▸ **DIRECTIVE A**: Update the records starting with the line that contains "How great a" and going on through the end of the records, changing "photograph" to "image" and leaving everything else unchanged. Leave the pictures out of your answer.

Blueberry Mulberry Maple Granola
It’s getting crazy around here. I am getting married in 25 days (wow, did I really say that?), our house is still under construction, a project that should have been done months ago, we are having a huge celebration party at the unfinished house that was supposed to be finished, and the new website launch date is approaching quickly! Did I mention that I am doing the design work for the house?
The amount of work going into the new site is mind-boggling. We worked on the basic design for 4 months. Now, every post, six years of them, 285 of them, have to be reformatted. The photos need to be updated and duplicated, the recipes reformatted, and many other changes done behind the scenes. It is hours and hours of work being split between myself, Shannon (my assistant) and Kaia (my daughter, who you will be getting to know soon!). To say that I am overwhelmed is an extreme understatement. But I soldier on.

▸ **DIRECTIVE B**: Translate this sentence from the Blueberry Mulberry Maple Granola post into Spanish: "We worked on the basic design for 4 months."

▸ **EXTRACTED ENTRIES**:
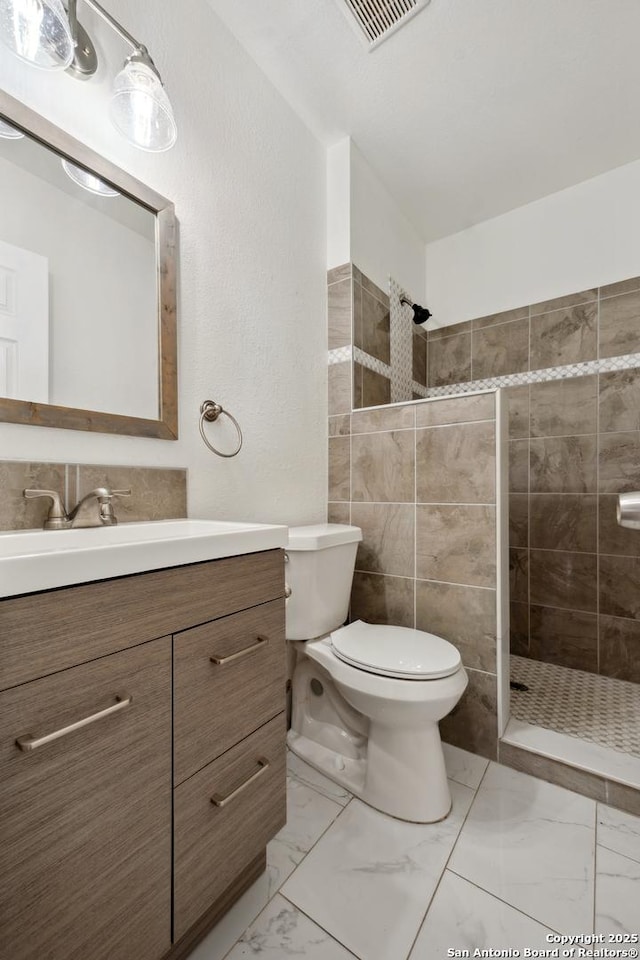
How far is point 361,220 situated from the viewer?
1.99 m

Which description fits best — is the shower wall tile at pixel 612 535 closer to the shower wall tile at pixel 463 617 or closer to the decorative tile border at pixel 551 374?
the decorative tile border at pixel 551 374

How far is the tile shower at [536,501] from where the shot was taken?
154 cm

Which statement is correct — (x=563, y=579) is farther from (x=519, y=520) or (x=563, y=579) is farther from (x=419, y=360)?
(x=419, y=360)

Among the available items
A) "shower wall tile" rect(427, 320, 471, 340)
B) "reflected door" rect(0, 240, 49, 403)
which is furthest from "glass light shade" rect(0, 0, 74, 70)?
"shower wall tile" rect(427, 320, 471, 340)

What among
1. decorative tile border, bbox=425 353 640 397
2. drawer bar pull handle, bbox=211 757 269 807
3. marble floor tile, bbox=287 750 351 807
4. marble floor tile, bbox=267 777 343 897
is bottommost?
marble floor tile, bbox=287 750 351 807

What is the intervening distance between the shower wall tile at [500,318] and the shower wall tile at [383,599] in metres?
1.65

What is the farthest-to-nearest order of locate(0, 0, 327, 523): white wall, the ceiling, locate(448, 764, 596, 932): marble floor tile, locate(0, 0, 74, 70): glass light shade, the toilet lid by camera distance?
1. the ceiling
2. the toilet lid
3. locate(0, 0, 327, 523): white wall
4. locate(448, 764, 596, 932): marble floor tile
5. locate(0, 0, 74, 70): glass light shade

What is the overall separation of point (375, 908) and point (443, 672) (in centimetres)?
54

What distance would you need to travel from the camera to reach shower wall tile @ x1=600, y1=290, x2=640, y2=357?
2016 millimetres

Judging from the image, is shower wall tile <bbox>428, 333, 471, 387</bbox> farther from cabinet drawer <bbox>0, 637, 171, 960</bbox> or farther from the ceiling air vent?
cabinet drawer <bbox>0, 637, 171, 960</bbox>

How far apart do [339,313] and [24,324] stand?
130 centimetres

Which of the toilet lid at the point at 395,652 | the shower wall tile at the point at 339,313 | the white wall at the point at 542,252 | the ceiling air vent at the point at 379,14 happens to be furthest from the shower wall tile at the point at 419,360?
the toilet lid at the point at 395,652

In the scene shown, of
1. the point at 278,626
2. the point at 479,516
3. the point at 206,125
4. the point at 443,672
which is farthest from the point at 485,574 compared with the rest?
the point at 206,125

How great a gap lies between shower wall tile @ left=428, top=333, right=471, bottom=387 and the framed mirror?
183 centimetres
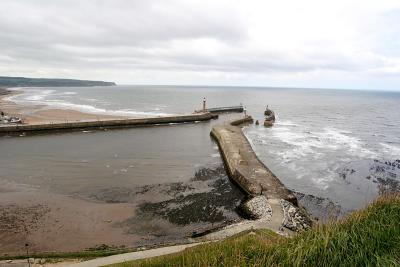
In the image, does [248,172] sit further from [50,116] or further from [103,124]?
[50,116]

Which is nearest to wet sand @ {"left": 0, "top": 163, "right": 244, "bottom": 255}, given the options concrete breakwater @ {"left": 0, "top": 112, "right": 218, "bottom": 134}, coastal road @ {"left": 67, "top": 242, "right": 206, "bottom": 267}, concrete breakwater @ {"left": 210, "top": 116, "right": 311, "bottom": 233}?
concrete breakwater @ {"left": 210, "top": 116, "right": 311, "bottom": 233}

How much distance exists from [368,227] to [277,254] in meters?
2.02

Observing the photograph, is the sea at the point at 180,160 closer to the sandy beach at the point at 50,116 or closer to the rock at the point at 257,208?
the rock at the point at 257,208

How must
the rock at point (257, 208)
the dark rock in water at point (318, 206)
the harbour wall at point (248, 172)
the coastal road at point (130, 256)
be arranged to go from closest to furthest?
the coastal road at point (130, 256) → the rock at point (257, 208) → the dark rock in water at point (318, 206) → the harbour wall at point (248, 172)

▸ **FINISHED ANSWER A**:
How great a gap lies between shower wall tile @ left=428, top=333, right=471, bottom=387 and the framed mirror?
183 centimetres
In the image, does [248,172] sit further from [50,116] or further from [103,124]?
[50,116]

Which is nearest to wet sand @ {"left": 0, "top": 163, "right": 244, "bottom": 255}, given the options concrete breakwater @ {"left": 0, "top": 112, "right": 218, "bottom": 134}, coastal road @ {"left": 67, "top": 242, "right": 206, "bottom": 267}, concrete breakwater @ {"left": 210, "top": 116, "right": 311, "bottom": 233}?
concrete breakwater @ {"left": 210, "top": 116, "right": 311, "bottom": 233}

How much distance exists from [368,227] to [277,254] in meters?
2.02

Observing the image, is the sea at the point at 180,160 closer to the sandy beach at the point at 50,116 or closer to the rock at the point at 257,208?
the rock at the point at 257,208

How must
the rock at point (257, 208)
the dark rock in water at point (318, 206)
the harbour wall at point (248, 172)
the coastal road at point (130, 256)
be arranged to go from closest to furthest?
the coastal road at point (130, 256) → the rock at point (257, 208) → the dark rock in water at point (318, 206) → the harbour wall at point (248, 172)

▸ **FINISHED ANSWER B**: Trabajamos en el diseño básico durante 4 meses.